[Extracted records Boundary: Start]

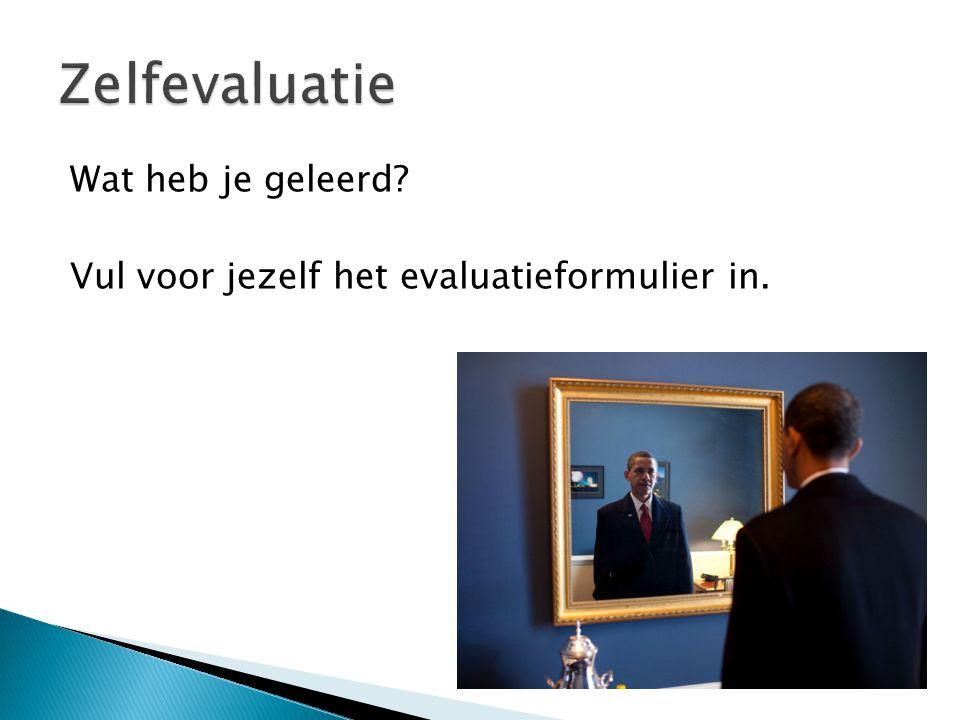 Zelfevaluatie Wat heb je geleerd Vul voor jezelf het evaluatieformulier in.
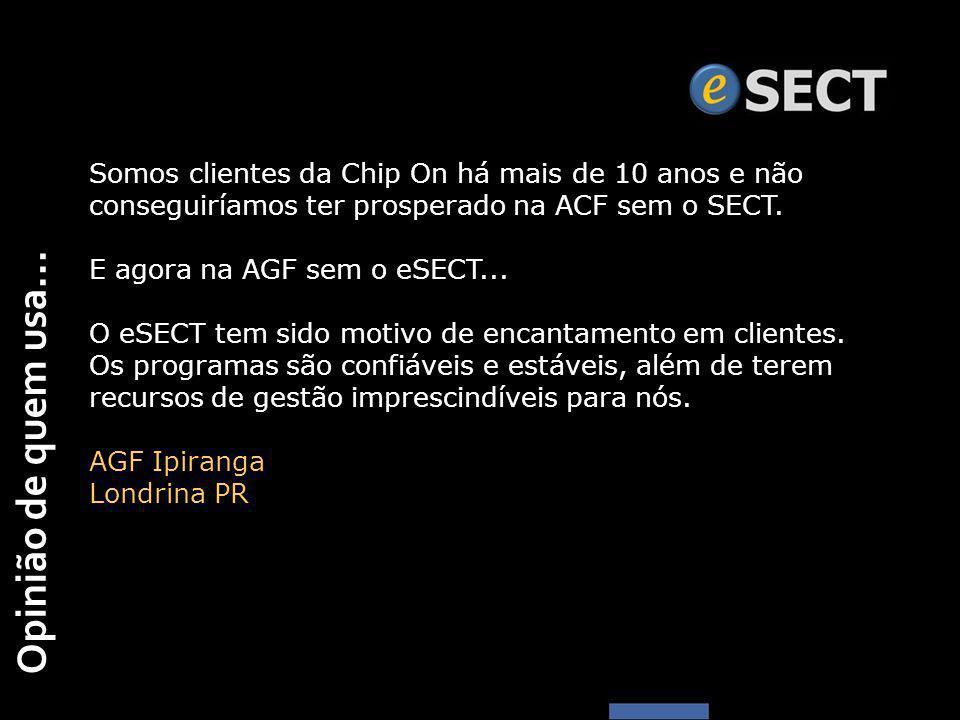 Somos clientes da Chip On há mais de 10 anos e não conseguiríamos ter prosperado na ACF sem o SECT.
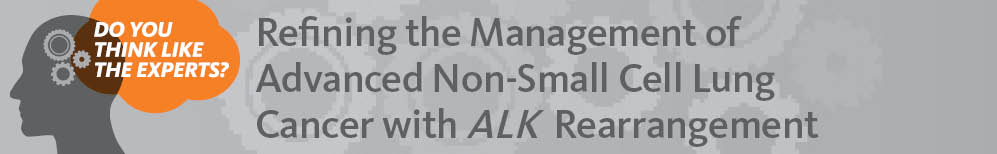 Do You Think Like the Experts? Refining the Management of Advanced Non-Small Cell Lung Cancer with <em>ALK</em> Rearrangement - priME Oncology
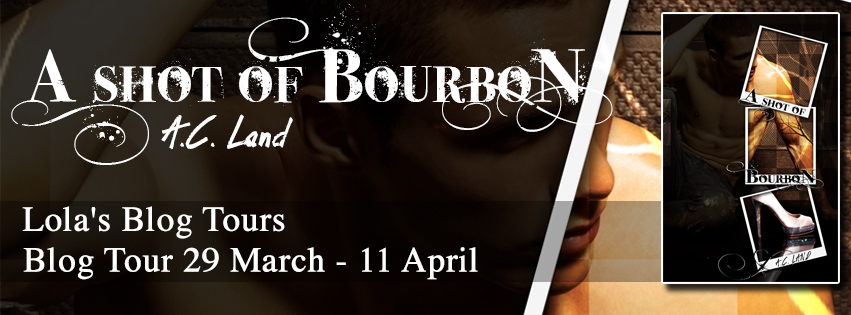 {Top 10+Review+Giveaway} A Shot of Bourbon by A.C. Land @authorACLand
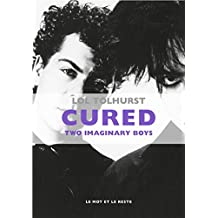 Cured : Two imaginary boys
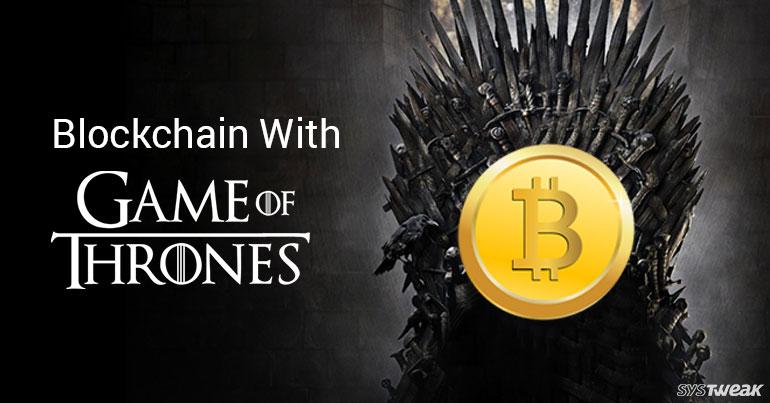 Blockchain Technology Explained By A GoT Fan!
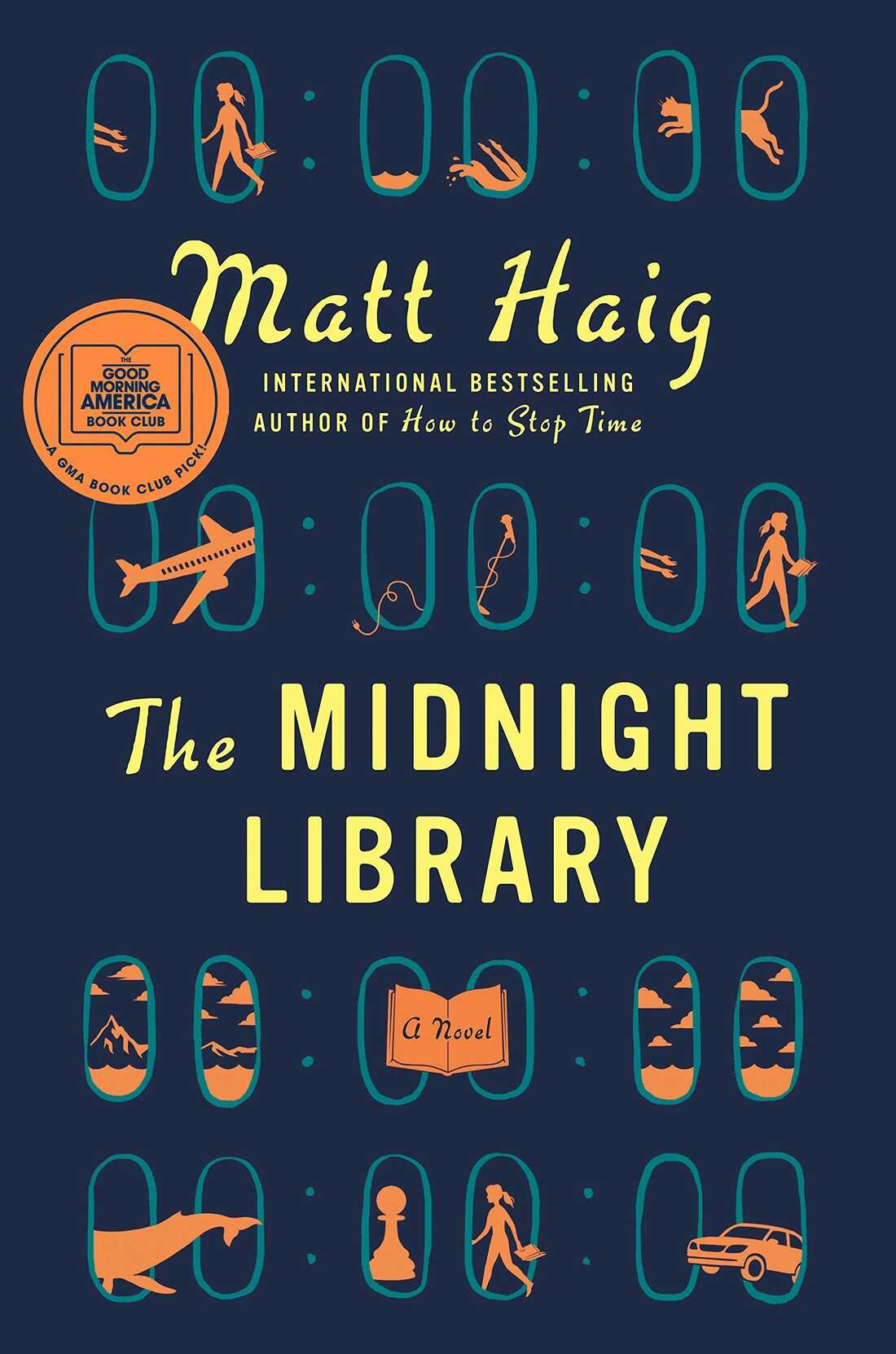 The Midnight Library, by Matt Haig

[Extracted records Boundary: End]
[Extracted records Boundary: Start]

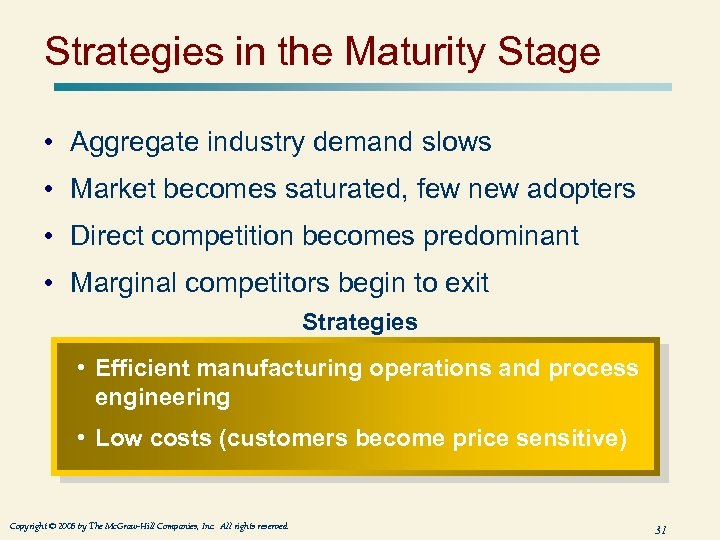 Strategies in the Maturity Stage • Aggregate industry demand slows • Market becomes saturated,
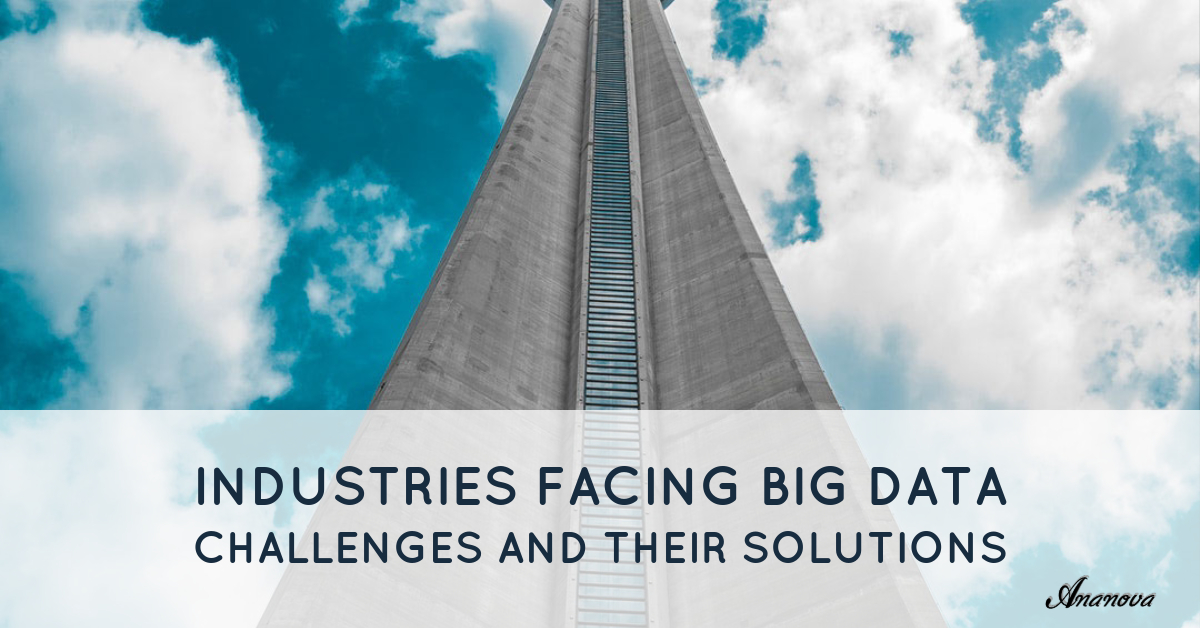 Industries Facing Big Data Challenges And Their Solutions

[Extracted records Boundary: End]

In the listing above, find the line containing "Do You Think" and the line containing "The Midnight Library, by Matt Haig", then write out both of them and every line between, exactly, with no pictures.

 Do You Think Like the Experts? Refining the Management of Advanced Non-Small Cell Lung Cancer with <em>ALK</em> Rearrangement - priME Oncology
 {Top 10+Review+Giveaway} A Shot of Bourbon by A.C. Land @authorACLand
 Cured : Two imaginary boys
 Blockchain Technology Explained By A GoT Fan!
 The Midnight Library, by Matt Haig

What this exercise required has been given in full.